Author Topic: Japan might send Navy to counter anti-whaling plan  (Read 5299 times)

Offline Gripen

  • General of Flight
  • *******
  • Posts: 1390
  • Country: au
Japan might send Navy to counter anti-whaling plan
« on: December 18, 2007, 04:04:09 AM »
A defence expert has warned Japan could send its Navy to the Southern Ocean to shadow Australia's Navy if the Federal Government decides to use the Australian Defence Force (ADF) to monitor Japanese whaling.

The Federal Government is to announce within days how it will carry out its plans to check on Japan's whaling fleet.

The Government has not ruled out using the Australian Navy, but it is expected it will mainly use the civilian-crewed customs ship, the Oceanic Viking.
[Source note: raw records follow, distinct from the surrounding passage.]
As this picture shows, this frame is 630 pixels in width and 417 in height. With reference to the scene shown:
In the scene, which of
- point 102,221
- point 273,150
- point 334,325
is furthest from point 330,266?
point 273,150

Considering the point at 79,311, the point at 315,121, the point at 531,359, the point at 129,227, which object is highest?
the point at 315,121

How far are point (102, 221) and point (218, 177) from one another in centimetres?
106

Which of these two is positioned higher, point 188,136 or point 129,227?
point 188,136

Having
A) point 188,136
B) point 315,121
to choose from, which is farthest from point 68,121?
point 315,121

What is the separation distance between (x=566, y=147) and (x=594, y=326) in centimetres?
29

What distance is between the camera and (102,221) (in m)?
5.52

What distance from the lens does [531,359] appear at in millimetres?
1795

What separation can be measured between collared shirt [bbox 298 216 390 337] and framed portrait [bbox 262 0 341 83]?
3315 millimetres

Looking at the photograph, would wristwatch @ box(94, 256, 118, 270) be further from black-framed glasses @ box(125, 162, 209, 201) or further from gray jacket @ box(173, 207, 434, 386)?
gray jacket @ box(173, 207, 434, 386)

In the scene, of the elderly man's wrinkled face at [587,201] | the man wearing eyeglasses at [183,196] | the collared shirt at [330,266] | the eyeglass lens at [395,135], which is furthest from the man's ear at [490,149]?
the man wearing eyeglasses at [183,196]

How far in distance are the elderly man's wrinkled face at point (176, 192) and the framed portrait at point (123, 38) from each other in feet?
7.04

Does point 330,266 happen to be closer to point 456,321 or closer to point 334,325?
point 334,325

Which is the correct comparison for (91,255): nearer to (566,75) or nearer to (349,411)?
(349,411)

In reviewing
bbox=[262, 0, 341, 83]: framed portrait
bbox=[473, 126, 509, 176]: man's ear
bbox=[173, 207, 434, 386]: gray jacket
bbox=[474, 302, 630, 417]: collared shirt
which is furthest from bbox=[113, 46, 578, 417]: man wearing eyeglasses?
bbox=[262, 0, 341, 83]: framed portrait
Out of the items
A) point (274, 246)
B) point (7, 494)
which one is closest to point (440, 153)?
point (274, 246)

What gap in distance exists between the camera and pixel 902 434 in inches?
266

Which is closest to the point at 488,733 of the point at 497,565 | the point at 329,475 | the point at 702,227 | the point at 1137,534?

It is armed with two machine guns and and has a boarding party of specialist Customs officers.

The ship is specially-fitted out for the Southern Ocean and has sophisticated surveillance equipment that would be used to collect evidence for possible international challenges against the Japanese whaling.

Australian Institute for Strategic Policy (AISP) spokesman Mark Thomson says he expects Japan to lodge a complaint if Australia uses the Navy as the main way of monitoring the whale cull.

"The Japanese would probably protest through diplomatic channels," he said.

"They could send a vessel to monitor our vessel monitoring our whaling fleet and pretty soon, you're getting into a silly situation."

The Federal Opposition has been warning that sending a fully-armed Navy frigate would be unnecessarily provocative to a close ally.

Greenpeace says the use of the Oceanic Viking would be highly appropriate.

Steve Shallhorn, the chief executive officer of Greenpeace for Australia and the Pacific says the Oceanic Viking is suitable for the task.

"It has been built to operate in Antarctic waters where there's quite a bit of ice and it does have surveillance capabilities," he said.

"The important thing here is to gather evidence to use in international legal cases against Japan, rather than showing military muscle."

Other environmental groups are calling on the Federal Government to increase diplomatic pressure on Japan to end its whaling program.

The plan has been supported by several environmental groups, including the International Fund for Animal Welfare (IFAW).

But IFAW campaigner Darren Kindleysides says the Government must also ensure that pressuring the Japanese Government to end whaling is the top priority in any bilateral talks.

"First and foremost our prime minister needs to pick up the phone to his counterpart in Japan and tell him, in no uncertain terms, to recall the fleet," he said.

Environmental groups are also promising to shadow the whaling fleet with their own ships.